SUJET ET CORRIGE DE L’EPREUVE DE STYLISTIQUE
CAPES SESSION 2002/2003
TEXTE
Mme de Chevreuse n’avait plus même de restes de beauté quand je l’ai connue. Je n’ai jamais vu
qu’elle en qui la vivacité suppléât le jugement. Elle lui donnait même assez souvent des ouvertures si
brillantes, qu’elles paraissaient comme des éclairs ; et si sages, qu’elles n’eussent pas étaient désavouées par
les plus grands hommes de tous les siècles. Ce mérite toutefois ne fut que d’occasion. Si elle fût venue
dans un siècle il n’y eût point eu d’affaires, elle n’eût pas seulement imaginé qu’il n’y en pût avoir. Si
le prieur des chartreux lui eût plu, elle t été solitaire de bonne foi. M. de Lorraine, qui s’y attacha, la
jeta dans les affaires ; le duc de Buchinchan et le comte de Hollande l’y entretinrent ; M. de Châteauneuf
l’y amusa. Elle s’y abandonna, parce qu’elle s’abandonnait à tout ce qui plaisait à celui qu’elle aimait.
Elle aimait sans choix, et purement parce qu’il fallait qu’elle aimât quelqu’un. Il n’était pas me difficile
de lui donner, de partie faite, un amant ; mais dès qu’elle l’avait pris, elle l’aimait uniquement et
fidèlement. Elle nous a avoué, à Mme de Rhodes et à moi, que par un caprice, ce disait-elle, de la fortune,
elle n’avait jamais aimé le mieux ce qu’elle avait estimé le plus, à la réserve toutefois, ajouta-t-elle, du
pauvre Buchinchan. Son dévouement à sa passion, que l’on pouvait dire éternel quoiqu’elle changeât
d’objet, n’empêchait pas qu’une mouche ne lui donnât quelquefois des distractions ; mais elle en revenait
toujours avec des emportements qui les faisaient trouver agréables. Jamais personne n’a fait moins
d’attention sur les périls, et jamais femme n’a eu plus de mépris pour les scrupules et pour les devoirs :
elle ne reconnaissait que celui de plaire à son amant.
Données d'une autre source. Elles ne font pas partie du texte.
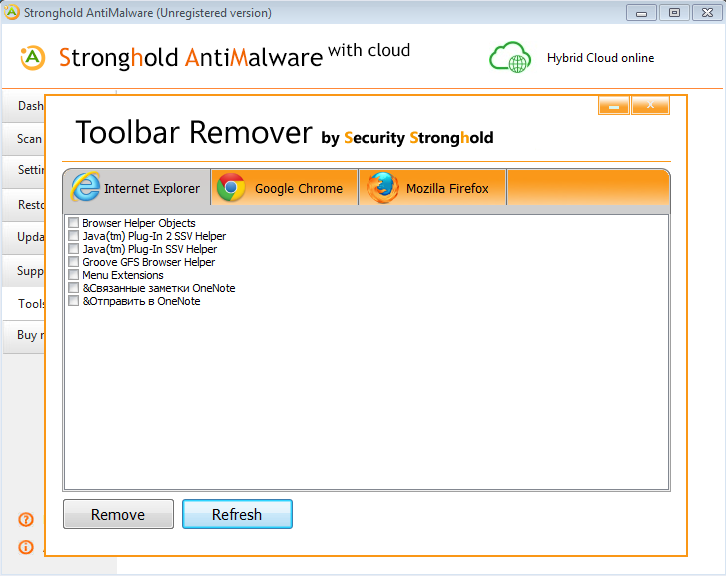 stronghold toolbar remover internet explorer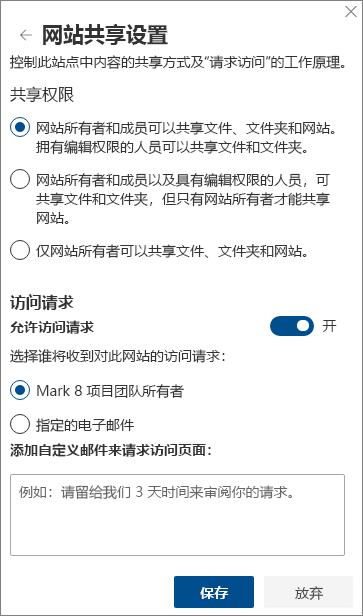 网站共享设置面板的屏幕截图。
Cardinal de RETZ, Mémoires, Seconde partie.
QUESTIONS
1. Lexicologie (2points)
Etudiez les mots :
_foi (l.6)
_uniquement (l.10)
2. Grammaire (8 points)
a. Etudiez le morphème de, du début du texte jusqu’à « de bonne foi » (l.6) (5 points)
b. Faites les remarques nécessaires sur « Je n’ai jamais vu qu’elle en qui la vivacité suppléât
le jugement. » (l.1-2). (3 points)
3. Stylistique (10 points)
Etude stylistique du texte.
CORRECTION
1. LEXICOLOGIE
premier mot
Le substantif féminin foi vient du latin fides qui signifie promesse, parole donnée. Son sens
s’est spécialisé et évoque le fait de "croire sans demander de preuves".
Dès le Moyen-âge foi signifie engagement ou assentiment, et dans le langage juridique
évoque une notion de garantie.
_ analyse en contexte :
foi est un substantif simple qui appartient à un syntagme nominal prépositionnel dont il est le
noyau. Ce substantif est qualifié par l’adjectif épithète bonne. Ce syntagme fonctionne comme
un adverbe c’est-à-dire qu’il apporte des modifications sémantiques au groupe verbal.
On peut évoquer plusieurs notions équivalentes à ce syntagme : loyalement ou fidèlement à
son inclination.
second mot
uniquement vient du latin unicus dérivé de unus qui signifie seul ou un exemplaire. Ceci
évoque deux orientations sémantiques :
_ une orientation quantitative : ce qui n’est pas accompagné par des éléments du même genre.
_une orientation qualitative : un individu ou un objet au-dessus des autres.
_ analyse en contexte
uniquement est composé de deux morphèmes, d’un adjectif épicène unique auquel on a greffé
un autre morphème, le suffixe ment.
-ment vient du latin mente qui signifie à la manière de (manière, façon à l’ablatif).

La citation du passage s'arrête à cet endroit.